When the roof drain was simply tested open to the atmosphere, the flow rate through the roof drain was at its lowest. A 10-ft. piece of pipe connected to the roof drain and directed vertically downward produced the highest flow rate. When a 5-ft. horizontal offset was placed below the roof drain, the flow rate was less than the vertical pipe, but much greater than the roof drain without any pipe connected.
It has been suggested that roof drains should be tested without any piping. Once that value is established, an engineer can figure out the impact of the piping when connected to the roof drain.
Doing the math
I always thought that I was a pretty knowledgeable engineer, yet I still asked the question: What equation do we use to determine that flow rate? I hate it when the answer is something such as, “You’re the engineer.” That seems to indicate there are no equations to make such a calculation.
You may be thinking, use the lowest flow rate (no piping connected) and figure that when you connect pipe you’ll get more water off the roof. It sounds like a good idea, but only as it applies to the roof. If the roof drain flows more water than what is reported by the manufacturer, the water simply is removed off the roof that much faster.
But, you need to ask, what happens in the piping? If more water goes down the roof drain than is originally considered, the piping system becomes undersized. The problem with the roof-drainage system switches from the roof to the piping. Unfortunately, it appears there have been more failures related to the piping system than to the roof.

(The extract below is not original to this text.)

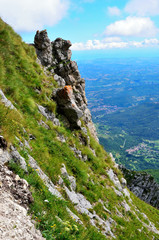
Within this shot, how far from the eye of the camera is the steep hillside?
19.9ft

If you decide that pipe should be connected to the roof drain for testing, how long should that pipe be? Once you figure out the length, what should the piping configuration be? The longer the pipe, the bigger the test rig for testing roof drains. However, some testing has shown that the shorter the pipe is the lower the flow through the roof drain.
The current version of the ASPE/IAPMO draft standard requires roof drains to be tested in two configurations: one with a 10-ft. vertical section of pipe connected to the roof drain, the other with a 5-ft. horizontal offset below the roof with an overall vertical drop of 10 ft. The end of the pipe is open to the atmosphere located above the tank that collects the water in the test rig.
An alternative to the piping arrangement described in the standard would be any arrangement that provides equivalent results. The only way to determine equivalent results is to compare the flow rates through an opening without a roof drain and compare those numbers to the ASPE RF report.
The ASPE RF report first tested the equipment without any roof drains connected. This was intended to establish a baseline number for every piping arrangement. The draft standard also proposes a suggested means for reporting the results and the intent is for this information to be useful to the engineer designing the roof-drainage system. Please take a look at what is proposed to see if the proper information is being reported.
While this new test standard is directed toward the manufacturers and test laboratories, it is really producing information that will become useful to the engineer. Most manufacturers don’t care how much water goes down a roof drain. They are concerned with producing a roof drain that meets the material and dimensional requirements in the roof drain standard.
In reality, this new standard is for the engineering community and will result in providing information to the engineer in order to properly design a system. Without knowing how much water goes down a roof drain, it is not possible to properly design a system.
Both ASPE and IAPMO will announce the availability of the standard for public review on their respective websites. Keep an eye open and review the draft standard.
Let the committee know what you think.